-- Start TEXT --

Shiprah and Puah—I hadn’t heard of these two women till today. Or it’s likely that I might have heard of them but didn’t really pay attention or think much of them. But here’s the deal—when God decides to speak to us, He uses the unheard of people, those we don’t really pay attention to!

So, here’s when it all started! I began to study Exodus and couldn’t go past chapter one. This story had me arrested (Exo 1: 15-20): 

The king of Egypt said to the Hebrew midwives, whose names were Shiphrah and Puah, “When you help the Hebrew women in childbirth and observe them on the delivery stool, if it is a boy, kill him; but if it is a girl, let her live.” The midwives, however, feared God and did not do what the king of Egypt had told them to do; they let the boys live. 

Then the king of Egypt summoned the midwives and asked them, “Why have you done this? Why have you let the boys live?” The midwives answered Pharaoh, “Hebrew women are not like Egyptian women; they are vigorous and give birth before the midwives arrive.” 
So God was kind to the midwives and the people increased and became even more numerous. And because the midwives feared God, he gave them families of their own. 

Here are these women who didn’t—or rather couldn’t—have families of their own, and whose profession involved helping other women start families of their own. I can only imagine the pain they might have experienced each time they helped a women deliver a baby.

-- End TEXT --
-- Start PROVIDED DATA --

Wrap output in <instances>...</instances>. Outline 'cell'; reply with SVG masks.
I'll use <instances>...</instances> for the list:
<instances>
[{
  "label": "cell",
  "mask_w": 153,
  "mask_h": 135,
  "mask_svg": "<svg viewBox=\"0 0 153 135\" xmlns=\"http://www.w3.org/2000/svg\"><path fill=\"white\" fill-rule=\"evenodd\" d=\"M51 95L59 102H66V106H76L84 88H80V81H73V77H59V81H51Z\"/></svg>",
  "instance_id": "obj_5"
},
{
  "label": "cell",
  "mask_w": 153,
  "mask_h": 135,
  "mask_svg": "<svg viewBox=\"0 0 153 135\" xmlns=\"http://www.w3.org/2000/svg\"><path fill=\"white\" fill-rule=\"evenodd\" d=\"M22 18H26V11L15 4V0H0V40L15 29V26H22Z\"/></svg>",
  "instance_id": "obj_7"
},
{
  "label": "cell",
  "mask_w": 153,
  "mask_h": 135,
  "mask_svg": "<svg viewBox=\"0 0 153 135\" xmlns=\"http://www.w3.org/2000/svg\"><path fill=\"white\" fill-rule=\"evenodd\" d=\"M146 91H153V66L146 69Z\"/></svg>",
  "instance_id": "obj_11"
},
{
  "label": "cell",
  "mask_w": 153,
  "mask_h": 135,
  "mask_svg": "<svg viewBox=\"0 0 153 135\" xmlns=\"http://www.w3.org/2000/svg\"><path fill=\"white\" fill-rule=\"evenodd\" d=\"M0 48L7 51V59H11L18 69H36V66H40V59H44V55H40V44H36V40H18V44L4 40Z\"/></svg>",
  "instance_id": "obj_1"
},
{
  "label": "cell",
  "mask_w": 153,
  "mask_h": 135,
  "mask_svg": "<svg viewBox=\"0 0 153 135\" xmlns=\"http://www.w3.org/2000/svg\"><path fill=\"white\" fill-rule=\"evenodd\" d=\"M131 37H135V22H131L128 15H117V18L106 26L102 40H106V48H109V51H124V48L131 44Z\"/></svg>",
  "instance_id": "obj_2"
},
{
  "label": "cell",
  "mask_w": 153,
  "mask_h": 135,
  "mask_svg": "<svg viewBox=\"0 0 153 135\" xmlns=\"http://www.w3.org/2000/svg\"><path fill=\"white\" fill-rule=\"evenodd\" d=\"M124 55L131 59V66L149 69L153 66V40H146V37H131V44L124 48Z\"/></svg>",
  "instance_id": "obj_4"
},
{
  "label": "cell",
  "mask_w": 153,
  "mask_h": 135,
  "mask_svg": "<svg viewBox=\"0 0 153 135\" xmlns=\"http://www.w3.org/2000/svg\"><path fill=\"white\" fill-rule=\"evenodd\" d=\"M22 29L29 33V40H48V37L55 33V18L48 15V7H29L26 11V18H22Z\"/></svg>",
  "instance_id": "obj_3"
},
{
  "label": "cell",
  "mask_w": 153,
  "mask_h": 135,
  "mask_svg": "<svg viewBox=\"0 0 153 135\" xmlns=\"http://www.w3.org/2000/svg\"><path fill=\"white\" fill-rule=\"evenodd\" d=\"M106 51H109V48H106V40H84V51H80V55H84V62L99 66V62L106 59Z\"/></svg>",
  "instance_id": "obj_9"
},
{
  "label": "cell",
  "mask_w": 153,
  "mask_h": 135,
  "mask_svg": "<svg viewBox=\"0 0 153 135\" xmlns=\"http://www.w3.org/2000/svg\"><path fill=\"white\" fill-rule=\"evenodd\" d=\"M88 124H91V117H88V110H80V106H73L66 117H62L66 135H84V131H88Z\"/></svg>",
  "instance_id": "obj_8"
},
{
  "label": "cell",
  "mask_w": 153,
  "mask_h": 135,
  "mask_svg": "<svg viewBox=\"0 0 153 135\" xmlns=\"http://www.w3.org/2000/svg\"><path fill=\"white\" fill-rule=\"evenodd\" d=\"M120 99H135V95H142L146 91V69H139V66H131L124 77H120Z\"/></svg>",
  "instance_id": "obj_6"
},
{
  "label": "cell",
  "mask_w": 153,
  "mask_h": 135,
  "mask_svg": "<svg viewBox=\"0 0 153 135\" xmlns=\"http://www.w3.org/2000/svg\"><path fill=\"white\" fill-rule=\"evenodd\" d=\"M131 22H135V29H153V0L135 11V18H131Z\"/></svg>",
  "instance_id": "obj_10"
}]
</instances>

-- End PROVIDED DATA --

▶ **EXERCISES TO COMPLETE**
1. From the reflection on the Hebrew midwives, copy the passage starting at "Shiprah and Puah—I" and ending at "the boys live.".
2. In the reflection on the Hebrew midwives, what explanation did the midwives give Pharaoh for letting the boys live?
3. Using the reflection on the Hebrew midwives, decide whether each statement agrees with it: (a) The king of Egypt told the midwives to let the girls live. (b) The writer had been familiar with the two midwives for a long time. (c) Because the midwives feared God, he gave them families of their own.

▶ **SOLVED PROBLEMS**
1.
Shiprah and Puah—I hadn’t heard of these two women till today. Or it’s likely that I might have heard of them but didn’t really pay attention or think much of them. But here’s the deal—when God decides to speak to us, He uses the unheard of people, those we don’t really pay attention to!

So, here’s when it all started! I began to study Exodus and couldn’t go past chapter one. This story had me arrested (Exo 1: 15-20): 

The king of Egypt said to the Hebrew midwives, whose names were Shiphrah and Puah, “When you help the Hebrew women in childbirth and observe them on the delivery stool, if it is a boy, kill him; but if it is a girl, let her live.” The midwives, however, feared God and did not do what the king of Egypt had told them to do; they let the boys live.

2. They said Hebrew women are not like Egyptian women; they are vigorous and give birth before the midwives arrive.

3.
(a) Yes: "if it is a girl, let her live."
(b) No: "I hadn’t heard of these two women till today."
(c) Yes: "because the midwives feared God, he gave them families of their own."